10 comments on “Secrets of the Swamp

  1. Genesis 6:19 And of every living thing of all flesh, you shall bring two of every sort into the ark to keep them alive with you. They shall be male and female. 20 Of the birds according to their kinds, and of the animals according to their kinds, of every creeping thing of the ground, according to its kind, two of every sort shall come in to you to keep them alive.

    Whatever was alive in the days of Noah was preserved through the Flood. The average dinosaur was not huge. It may well be that they grew throughout their lives, much like reptiles of our day. So the huge examples in the fossil record were older, while the younger examples of the same species were smaller. I’ve read that the average size of a dinosaur was comparable to a goat. So the dinosaur “kinds” could have been represented as easily as other “kinds”. (It is worthy of mention that kinds, as used in the Bible, seems to correspond with reproductive groups and does not always align with modern taxonomical distinctions. I’ll take God’s word over men’s when it comes to how animal life is to be categorized.)

    So I would not rule out the possibility of some sort of dinosaur life existing to this day. God saw fit to preserve His creation through the greatest cataclysm in history, so I would expect that he has not allowed any “kind” to go extinct.

    If examples existed in places which are unexplored, then there is no telling what to expect. I’ve heard of similar creatures in the Amazon basin. There are also legends regarding dragons which could refer to something of the dinosaur kind.

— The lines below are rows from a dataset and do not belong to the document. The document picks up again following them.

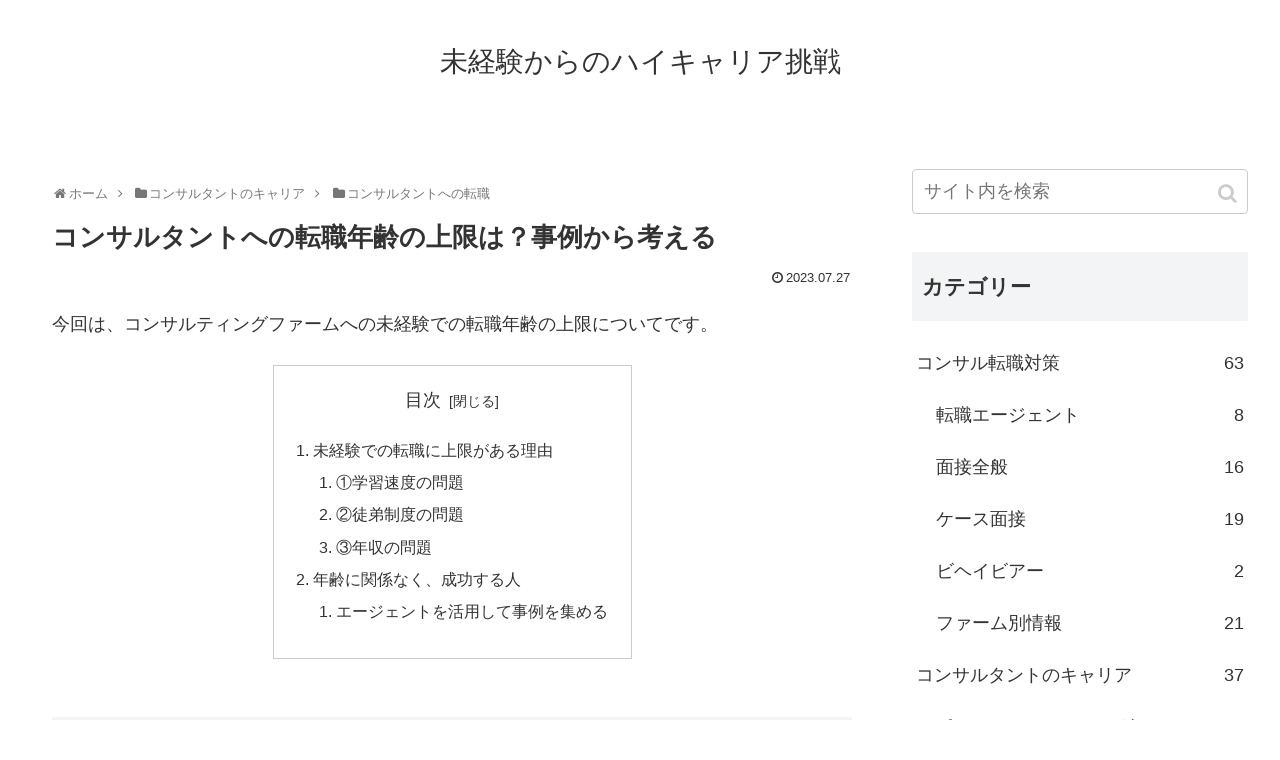

--- FILE ---
content_type: text/html; charset=utf-8
request_url: https://www.google.com/recaptcha/api2/aframe
body_size: 266
content:
<!DOCTYPE HTML><html><head><meta http-equiv="content-type" content="text/html; charset=UTF-8"></head><body><script nonce="fONVg7pasTUohrTVSjZadg">/** Anti-fraud and anti-abuse applications only. See google.com/recaptcha */ try{var clients={'sodar':'https://pagead2.googlesyndication.com/pagead/sodar?'};window.addEventListener("message",function(a){try{if(a.source===window.parent){var b=JSON.parse(a.data);var c=clients[b['id']];if(c){var d=document.createElement('img');d.src=c+b['params']+'&rc='+(localStorage.getItem("rc::a")?sessionStorage.getItem("rc::b"):"");window.document.body.appendChild(d);sessionStorage.setItem("rc::e",parseInt(sessionStorage.getItem("rc::e")||0)+1);localStorage.setItem("rc::h",'1769790732674');}}}catch(b){}});window.parent.postMessage("_grecaptcha_ready", "*");}catch(b){}</script></body></html>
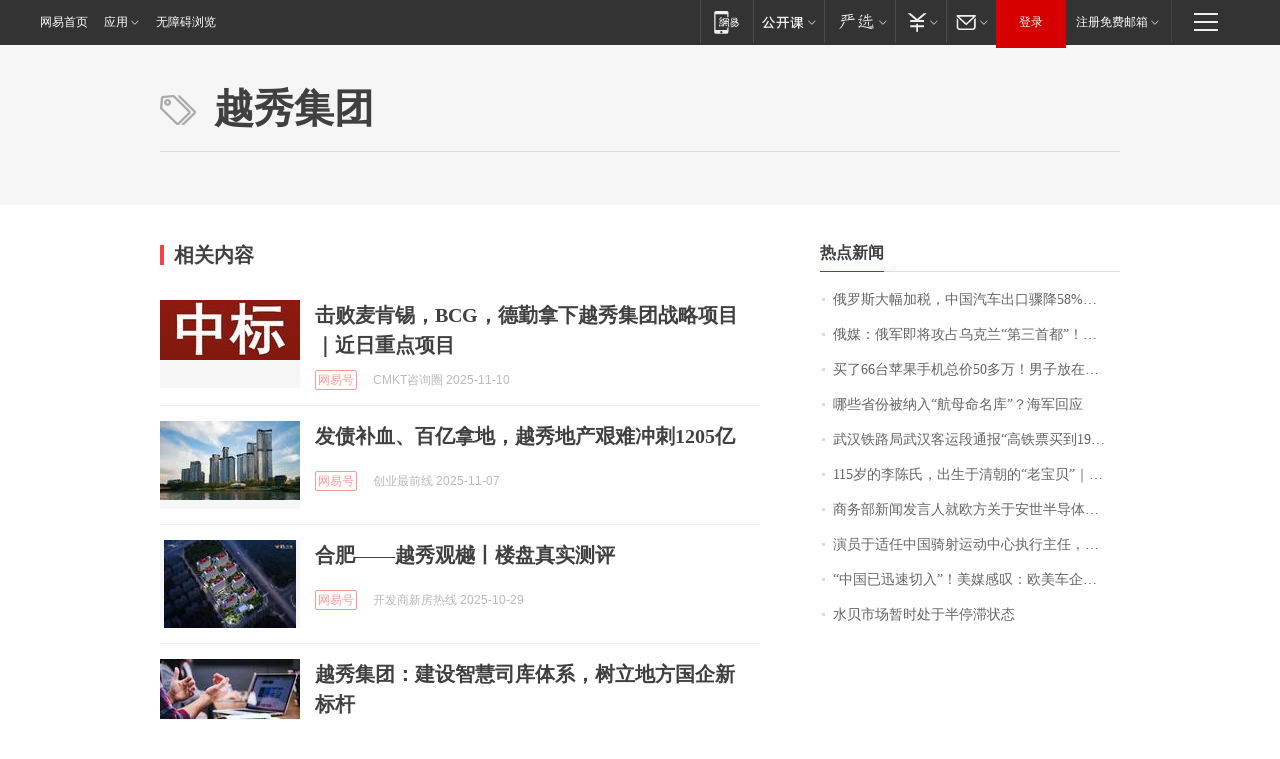

--- FILE ---
content_type: application/x-javascript
request_url: https://news.163.com/special/00015BLB/keywordindex_hot.js?_=1762791828639&callback=callback
body_size: 1086
content:
callback({
date: "2025-11-11 00:15:57",
news:[
		        	{
		"title":"\u4FC4\u7F57\u65AF\u5927\u5E45\u52A0\u7A0E\uFF0C\u4E2D\u56FD\u6C7D\u8F66\u51FA\u53E3\u9AA4\u964D\u0035\u0038\u0025\uFF01\u0031\u8F86\u51C0\u8D5A\u51E0\u4E07\u5DF2\u6210\u8FC7\u53BB\uFF0C\u6709\u5546\u5BB6\u6682\u505C\u5BF9\u4FC4\u4E1A\u52A1\uFF0C\u5982\u4F55\u7834\u5C40\uFF1F\u4E13\u5BB6\u5EFA\u8BAE\u201C\u624E\u4E0B\u6839\u201D",
        "time":"2025.11.10 23:00:00",
		"link":"https://www.163.com/dy/article/KDVBKJPC0512B07B.html",
	}
      	         ,
        	{
		"title":"\u4FC4\u5A92\uFF1A\u4FC4\u519B\u5373\u5C06\u653B\u5360\u4E4C\u514B\u5170\u201C\u7B2C\u4E09\u9996\u90FD\u201D\uFF01\u4FC4\u526F\u603B\u7406\u81EA\u66DD\u53C2\u6218\uFF1A\u7528\u72D9\u51FB\u6B65\u67AA\u8FD8\u51FB\u4E4C\u519B\uFF01\u4FC4\u5BF9\u4E4C\u53D1\u52A8\u5927\u89C4\u6A21\u7A7A\u88AD",
        "time":"2025.11.10 23:00:00",
		"link":"https://www.163.com/dy/article/KDSJQ1D30512B07B.html",
	}
      	         ,
        	{
		"title":"\u4E70\u4E86\u0036\u0036\u53F0\u82F9\u679C\u624B\u673A\u603B\u4EF7\u0035\u0030\u591A\u4E07\uFF01\u7537\u5B50\u653E\u5728\u5E73\u53F0\u51FA\u79DF\uFF0C\u5982\u4ECA\u79DF\u91D1\u62FF\u4E0D\u5230\uFF0C\u624B\u673A\u4E5F\u8981\u4E0D\u56DE\u6765",
        "time":"2025.11.10 23:00:00",
		"link":"https://www.163.com/dy/article/KDV4JV840534P59R.html",
	}
      	         ,
        	{
		"title":"\u54EA\u4E9B\u7701\u4EFD\u88AB\u7EB3\u5165\u201C\u822A\u6BCD\u547D\u540D\u5E93\u201D\uFF1F\u6D77\u519B\u56DE\u5E94",
        "time":"2025.11.10 23:00:00",
		"link":"https://www.163.com/dy/article/KDRTD2440512D3VJ.html",
	}
      	         ,
        	{
		"title":"\u6B66\u6C49\u94C1\u8DEF\u5C40\u6B66\u6C49\u5BA2\u8FD0\u6BB5\u901A\u62A5\u201C\u9AD8\u94C1\u7968\u4E70\u5230\u0031\u0039\u6392\u4F46\u8F66\u53A2\u53EA\u6709\u0031\u0037\u6392\u201D",
        "time":"2025.11.10 23:00:00",
		"link":"https://www.163.com/dy/article/KDU6I2FT0514R9OJ.html",
	}
      	         ,
        	{
		"title":"\u0031\u0031\u0035\u5C81\u7684\u674E\u9648\u6C0F\uFF0C\u51FA\u751F\u4E8E\u6E05\u671D\u7684\u201C\u8001\u5B9D\u8D1D\u201D\uFF5C\u9762\u5B54",
        "time":"2025.11.10 23:00:00",
		"link":"https://www.163.com/dy/article/KDTOJ7Q10550B6IS.html",
	}
      	         ,
        	{
		"title":"\u5546\u52A1\u90E8\u65B0\u95FB\u53D1\u8A00\u4EBA\u5C31\u6B27\u65B9\u5173\u4E8E\u5B89\u4E16\u534A\u5BFC\u4F53\u95EE\u9898\u7684\u58F0\u660E\u7B54\u8BB0\u8005\u95EE",
        "time":"2025.11.10 23:00:00",
		"link":"https://www.163.com/dy/article/KDUKQBN10001899O.html",
	}
      	         ,
        	{
		"title":"\u6F14\u5458\u4E8E\u9002\u4EFB\u4E2D\u56FD\u9A91\u5C04\u8FD0\u52A8\u4E2D\u5FC3\u6267\u884C\u4E3B\u4EFB\uFF0C\u66FE\u5728\u300A\u5C01\u795E\u4E09\u90E8\u66F2\u300B\u9970\u6F14\u59EC\u53D1",
        "time":"2025.11.10 23:00:00",
		"link":"https://www.163.com/dy/article/KDUHPLOM0514R9P4.html",
	}
      	         ,
        	{
		"title":"\u201C\u4E2D\u56FD\u5DF2\u8FC5\u901F\u5207\u5165\u201D\uFF01\u7F8E\u5A92\u611F\u53F9\uFF1A\u6B27\u7F8E\u8F66\u4F01\u4ECD\u5728\u8270\u96BE\u8F6C\u578B\uFF0C\u4E2D\u56FD\u7535\u52A8\u6C7D\u8F66\u5DF2\u51ED\u6280\u672F\u548C\u4EF7\u683C\u9886\u8DD1",
        "time":"2025.11.10 23:00:00",
		"link":"https://www.163.com/dy/article/KDPF1V6B0514R9OJ.html",
	}
      	         ,
        	{
		"title":"\u6C34\u8D1D\u5E02\u573A\u6682\u65F6\u5904\u4E8E\u534A\u505C\u6EDE\u72B6\u6001",
        "time":"2025.11.10 23:00:00",
		"link":"https://www.163.com/dy/article/KDUCRERE05198CJN.html",
	}
      ],
photos: [
		]
})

    1. Taxonomic distinctions are always being reshuffled. I try to keep track of dinosaur science. If you don’t like what it says now, wait twelve hours and check again.

    2. The problem is, they are based upon the opinion du jour. Unfortunately, those opinions tend to support the status quo, or can be modified at will if there is funding up for grabs. I suspect that a lot of press releases are timed to coincide with grant applications.

      Taxonomical pronouncements have huge political ramifications within that world. If you redraw the lines, all sorts of prior studies are affected. I could easily imagine that publication is done with careful consideration for the effects on others in the field, for good and for bad. Calling into question the work of someone else could tip a funding decision in one direction or another, or possibly affect one’s prospects for future fellowships, etc.

      The discovery of elastic tissue in dinosaur fossils is a game changer and has been backed up by subsequent findings. However, it gets little press, because to question the timeline would be political and career suicide.

    3. Example: “Nanotyrannus” was originally labeled a juvenile from one of the other species, but a few years ago, was given a genus of its own because scientists had decided that the bones of the skull were fused, indicating an adult specimen. Now other scientists have declared that the bones are not fused, after all, and so Nanotyrannus isn’t a real species. The argument runs back and forth–and the same can be said for dozens (if not hundreds) more species.